WHAT IS NEEDED: With the pictures removed, the data below must be transcribed in full and exactly.

(Captioned web images)
---+---
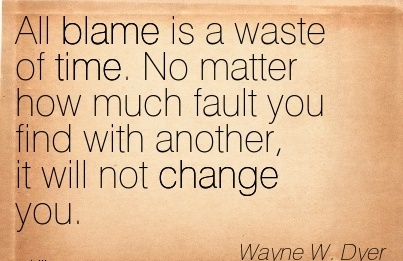 All Blame Is A Waste Of Time. No Matter How Much Fault You Find With Another, It Will Not Change You. - Wayne W. Dyer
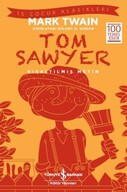 Tom Sawyer - Kısaltılmış Metin - İş Çocuk Klasikleri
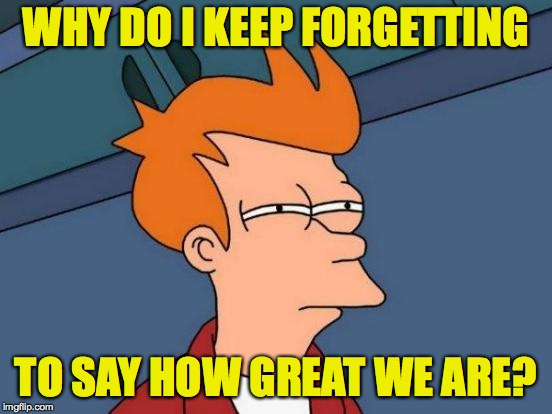 Futurama Fry Meme | WHY DO I KEEP FORGETTING TO SAY HOW GREAT WE ARE? | image tagged in memes,futurama fry | made w/ Imgflip meme maker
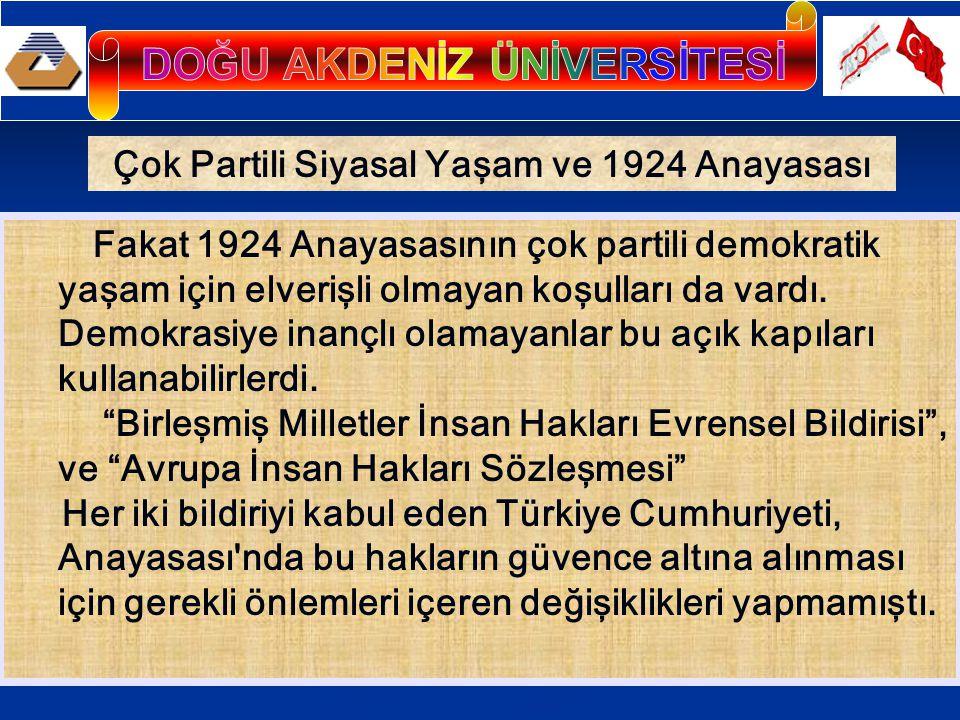 Çok Partili Siyasal Yaşam ve 1924 Anayasası Fakat 1924 Anayasasının çok partili demokratik yaşam için elverişli olmayan koşulları da vardı. Demokrasiy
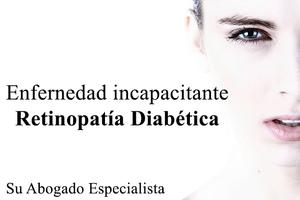 Abogados Especialistas en Incapacidad laboral retinopati diabetica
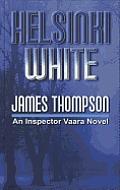 Helsinki White (Large Print) (Inspector Vaara Novel)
---+---
RESPONSE FOR THIS EXERCISE:
 All Blame Is A Waste Of Time. No Matter How Much Fault You Find With Another, It Will Not Change You. - Wayne W. Dyer
 Tom Sawyer - Kısaltılmış Metin - İş Çocuk Klasikleri
 Futurama Fry Meme | WHY DO I KEEP FORGETTING TO SAY HOW GREAT WE ARE? | image tagged in memes,futurama fry | made w/ Imgflip meme maker
 Çok Partili Siyasal Yaşam ve 1924 Anayasası Fakat 1924 Anayasasının çok partili demokratik yaşam için elverişli olmayan koşulları da vardı. Demokrasiy
 Abogados Especialistas en Incapacidad laboral retinopati diabetica
 Helsinki White (Large Print) (Inspector Vaara Novel)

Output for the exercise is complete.